In segiuto e con il passare del tempo, Madonna, con la M maiuscola
diventa appellativo di Maria la madre di Gesù ma è dalla dimensione
del salone del madornale che oggi si associa l'aggettivo ad un "grosso
errore" o ad un "cosa enorme ed in genere sbagliata. "Ho fatto un
errore madornale", "è un abbaglio madornale", proprio per via delle
dimensioni di quel salone che comunque aveva dimensioni letteralmente
spropositate. Nel corso del tempo fu anche dedicato all'accoglienza
degli ospiti e delle famiglie "amiche" perché l'unico nella casa, in
grado di accogliere un certo quantitativo di persone.

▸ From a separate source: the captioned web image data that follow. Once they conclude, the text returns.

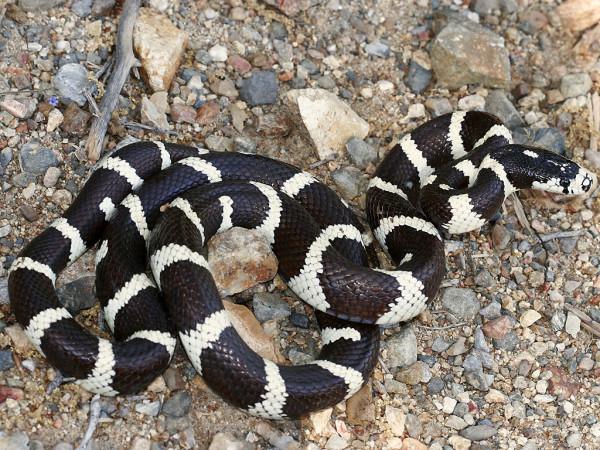 șarpele are vedere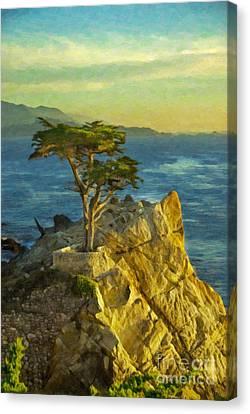 Lone Cypress Tree Canvas Print by Sheldon Kralstein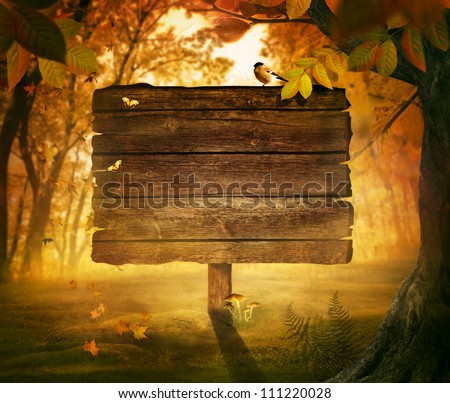 Autumn design - Forest sign. Wooden sign in autumn valley with woods,  tree, falling colorful leaves, mushrooms and bird. Space for your autumnal text. Fall background concept with copyspace.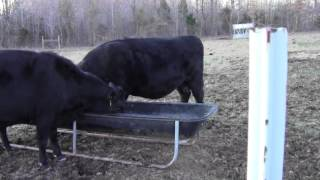 Signs of calving in cattle - Basic Video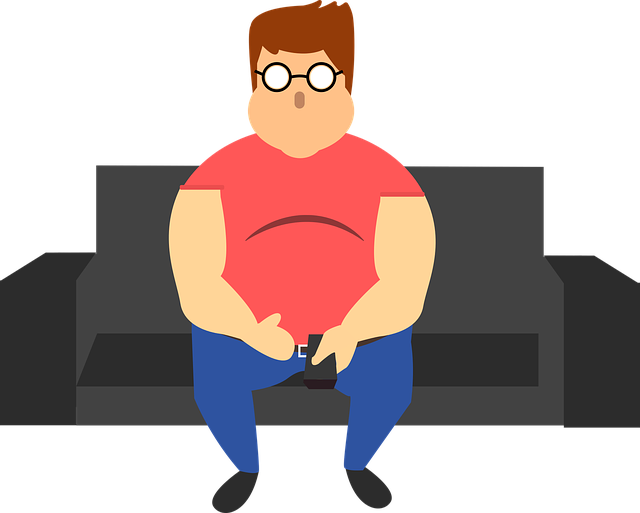 Free vector graphic: Man, Fat, Sofa, Fatness, Human, Guy - Free Image on Pixabay - 2288176 (46084)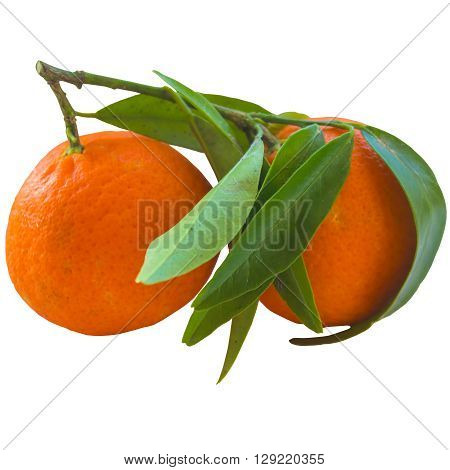 Tangerine snack yellow orange gourmet one tasty round color skin. ** Note: Soft Focus at 100%, best at smaller sizes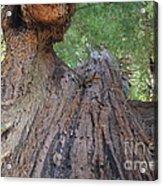 Grandfather Redwood Tree Acrylic Print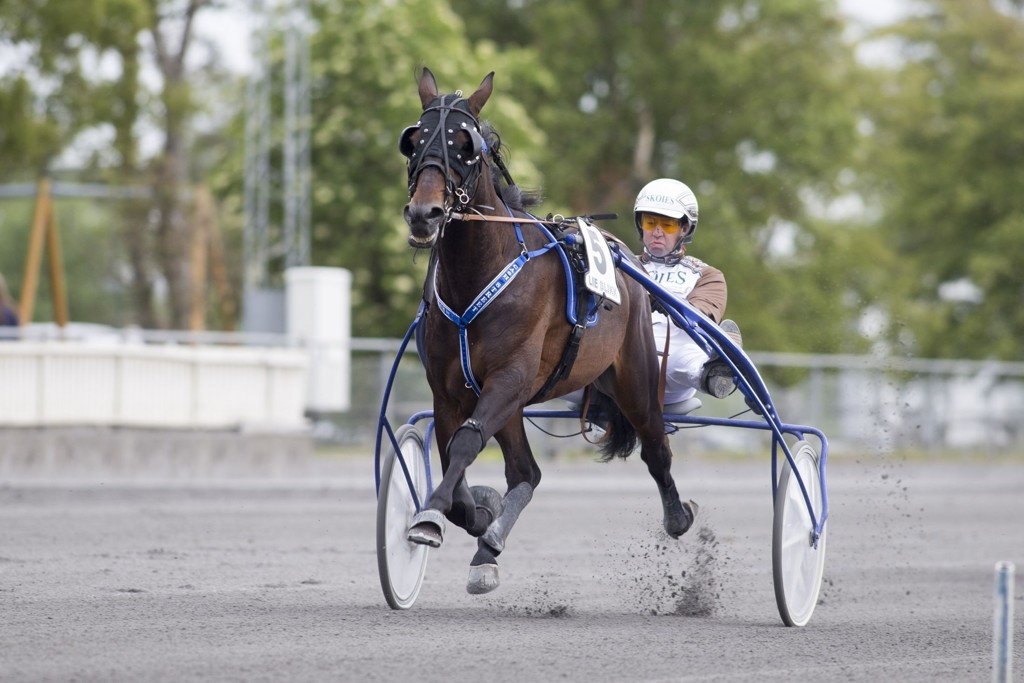 Cash Street, og Eirik Høitomt er V75-favoritten i den andre avdelingen. foto_Roger Svalsr¿d_hesteguiden.com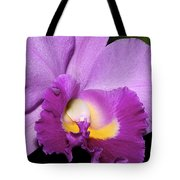 Classic Purple Orchid Tote Bag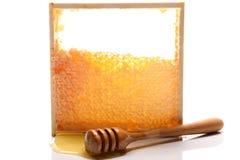 Frischer Honig Lizenzfreies Stockbild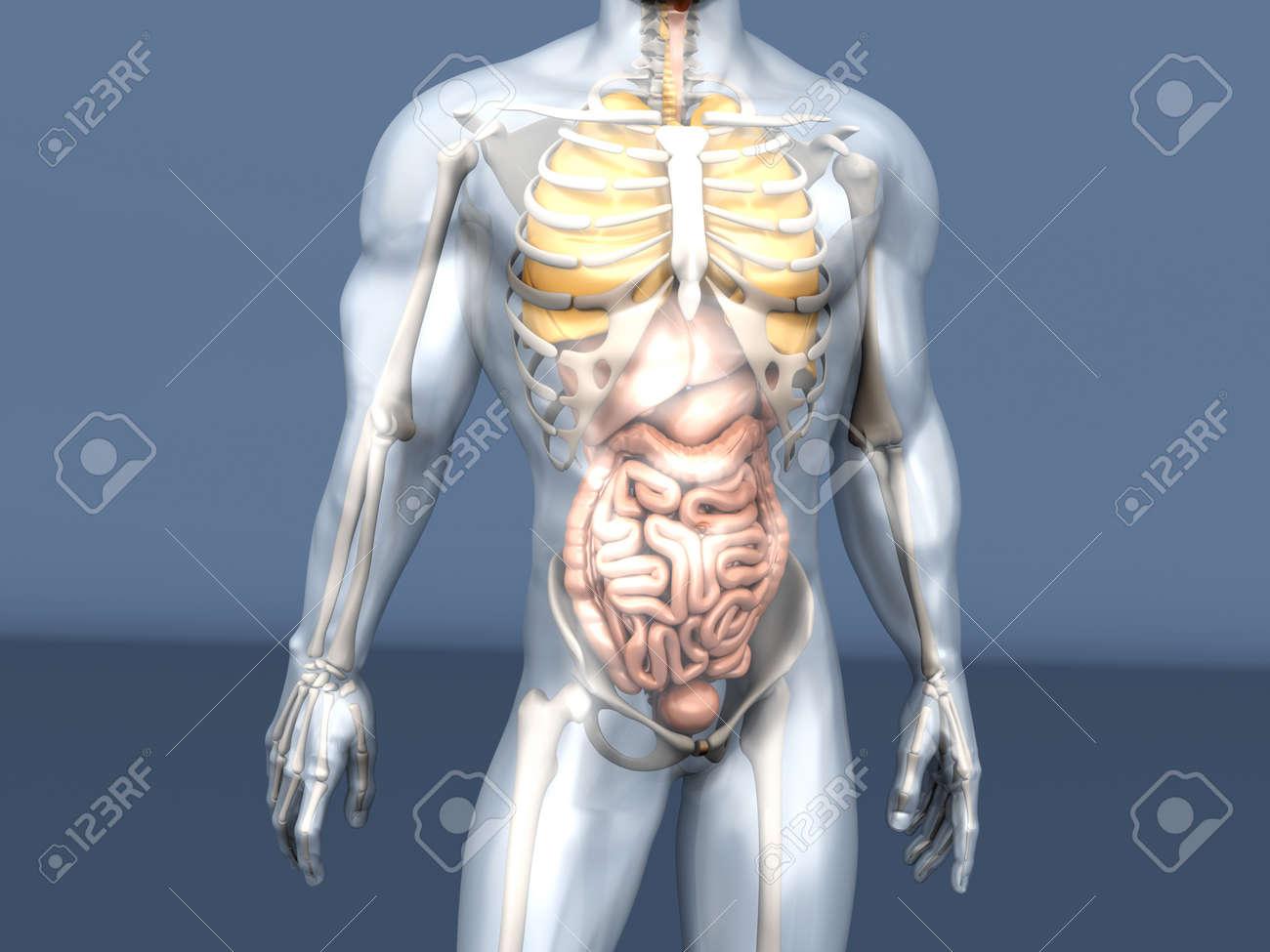 3D-Visualisierung Der Menschlichen Anatomie. Die Inneren Organe In ...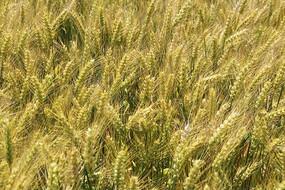 麦田颗粒饱满丰收在望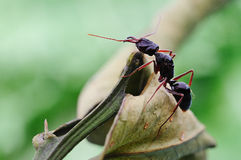 A strong ant on the leaves. A black and strong ant on the leaves Stock Images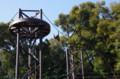 [旅][散歩]福岡市動植物園 シロテナガザル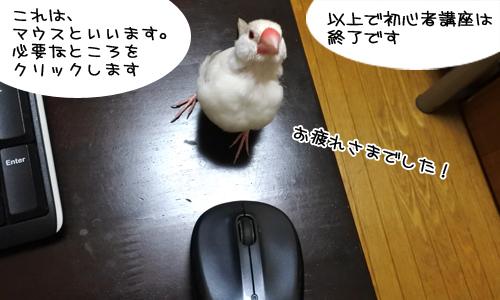ぴのしゃんのパソコン教室_6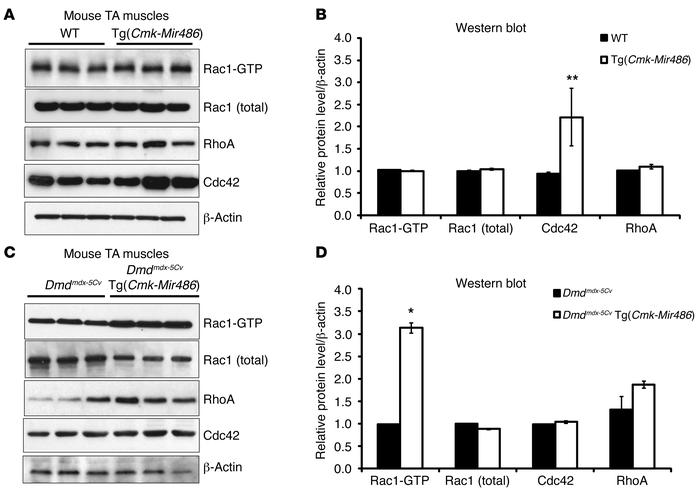 RAC1 activation is induced in miR-486–overexpressing muscles. (A–D) The ...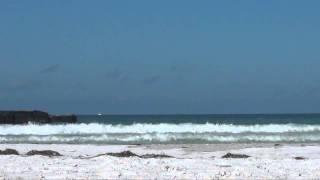 SurfDonDay.mp4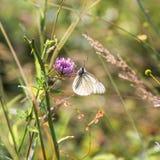Schwarzweiss-Schmetterling, der Blütenstaub auf lila Blumen in G erfasst lizenzfreie stockfotografie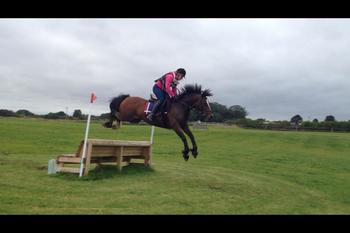 14.2hh Welsh Cob 'Harry' 12yrs For Loan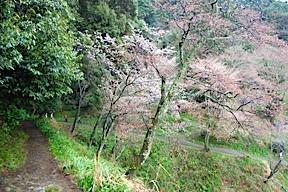 Hillside with sakura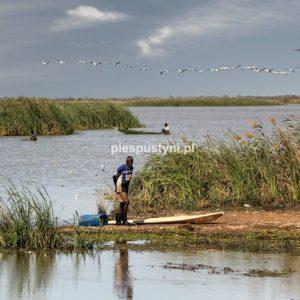 Rybacy - Blog podróżniczy - PIES PUSTYNI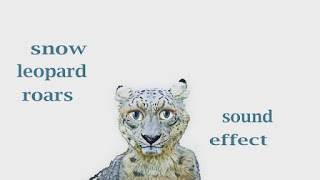 learn leopard sounds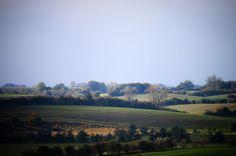 Vestfynsk bakkelandskab ved Haarby #visitfyn #fyn #visitdenmark #naturelovers #natur #denmark #danmark #dänemark #landscape #nofilter #sky #assens #mitassens #fynerfin #vielskernaturen #visitassens #instanature #forrest #skov #efterår #picoftheday #fall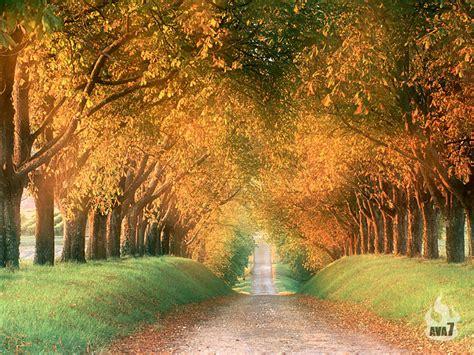 beautiful com beautiful wallpapers beautiful nature wallpapers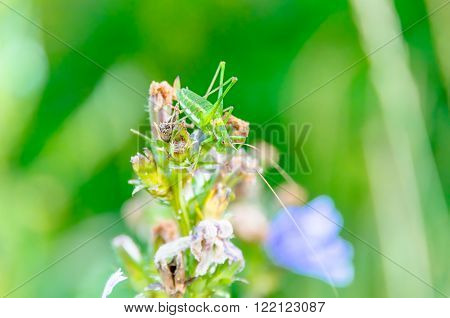 Grasshopper in the grass in a meadow in summer ** Note: Soft Focus at 100%, best at smaller sizes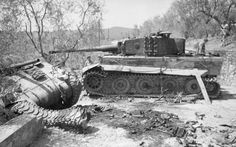 Wrecked American Sherman and German Tiger tanks south of Florence, Italy (1944)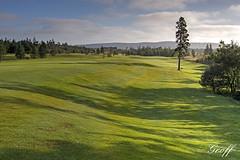 Osprey hole #8 (gwhiteway) Tags: travel 2 3 canada green tourism nature wet colors sunrise newfoundland golf landscape hole 14 stjohns course dew golfing 17 nl 18 clovelly moisture osprey golfscape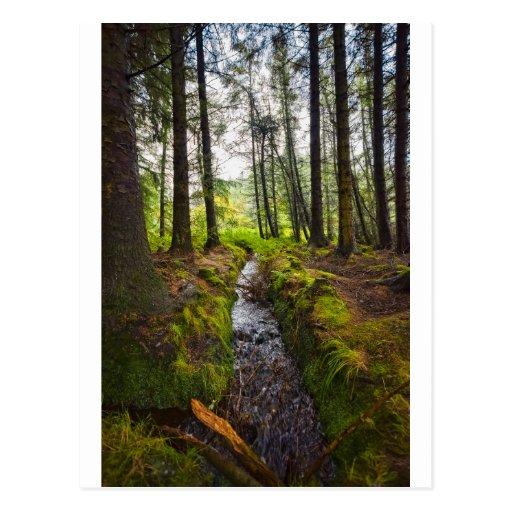 Scottish Woodland Stream Post Card
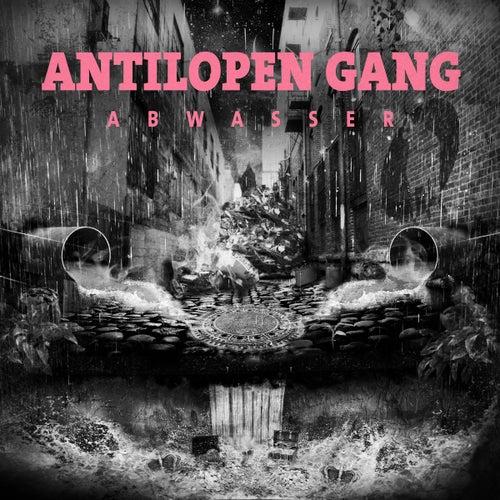 Abwasser von Antilopen Gang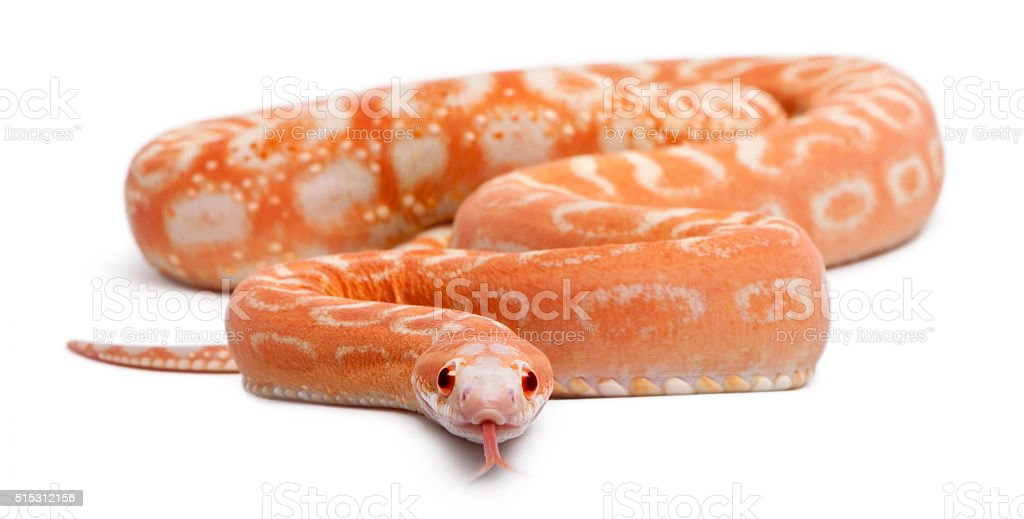 Scaleless Corn Snake, Pantherophis Guttatus, in front of white background stock photo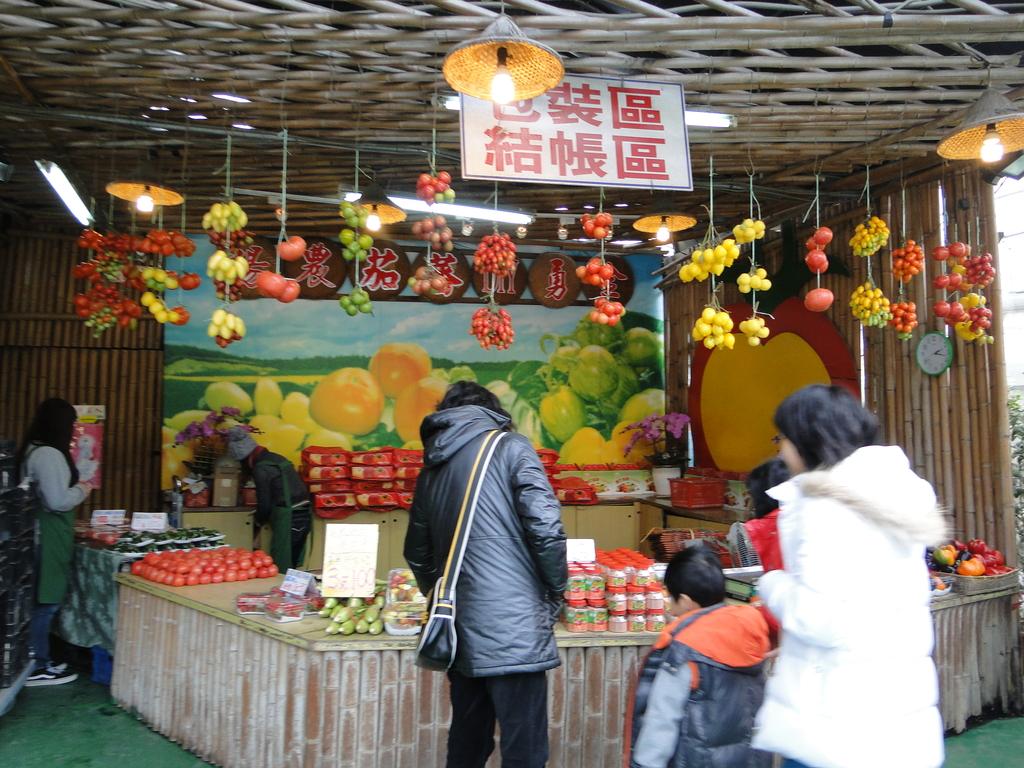 一二九竹風一日之這些是蕃茄---金勇DIY蕃茄農場:DSC06885.JPG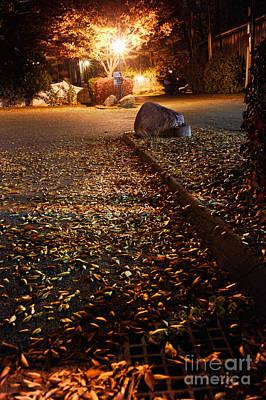 Northampton's Autumn Leaves At Night Art Print
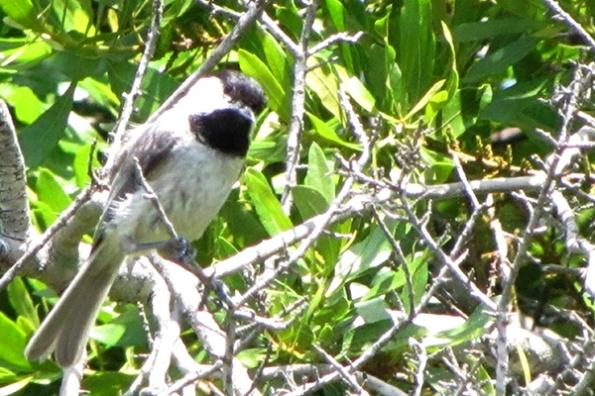Chickadee May 31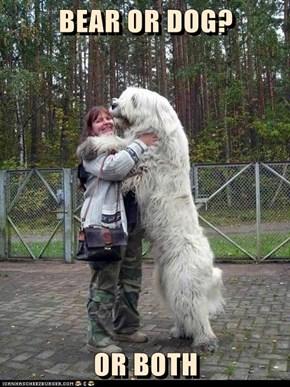 BEAR OR DOG?  OR BOTH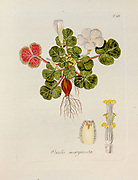Wood sorrel (Oxalis marginata). Illustration from 'Oxalis Monographia iconibus illustrata' by Nikolaus Joseph Jacquin (1797-1798). published 1794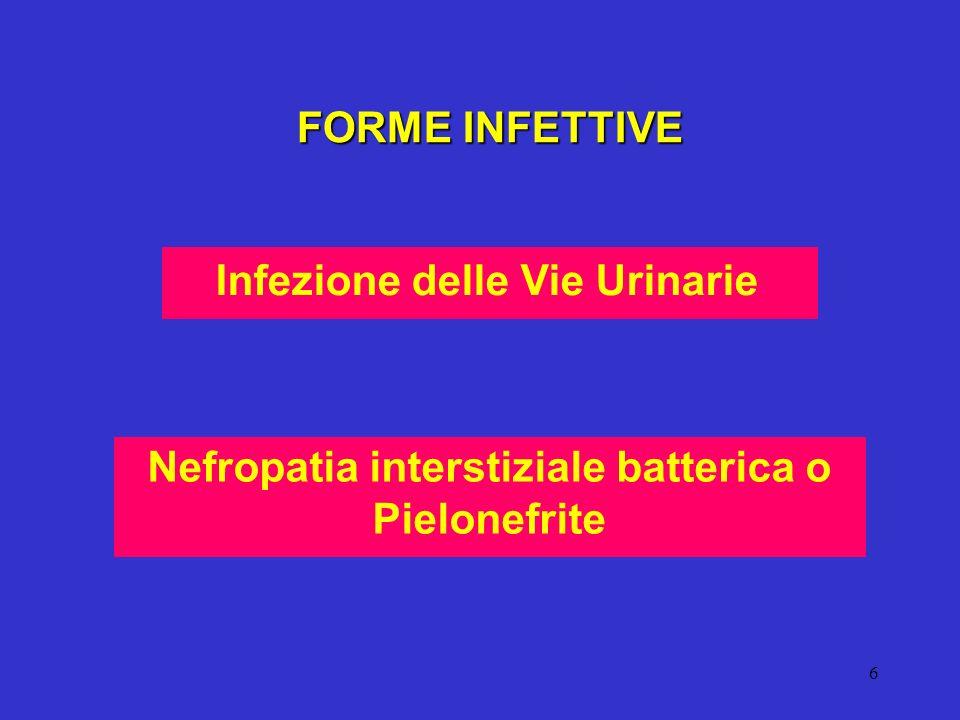 6 Nefropatia interstiziale batterica o Pielonefrite FORME INFETTIVE Infezione delle Vie Urinarie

Il Palazzo o Palagio (dei) Davanzati, venne
costruito intorno alla metà del XIV secolo ma da un'altra famiglia,
quella dei Davizzi mercanti della corporazione della "Calimala". Nel
1516 passò di mano e divenne proprietà della famiglia Bartolini ed
ancora nello stesso secolo, alla famiglia Davanzati che apportò alcune
modifiche al palazzo e pose lo stemma di famiglia sulla facciata. I
Davanzati modificarono l'ultimo piano togliendo l'originaria merlatura
apponendovi la grande terrazza a loggia denominata Altana.Il
Palazzo rimase
proprietà della famiglia Davanzati fino al 1838 quando, con il
suicidio di Carlo, si estinse il ramo maschile della famiglia e gli
ambienti furono divisi in quartieri e subirono varie alterazioni.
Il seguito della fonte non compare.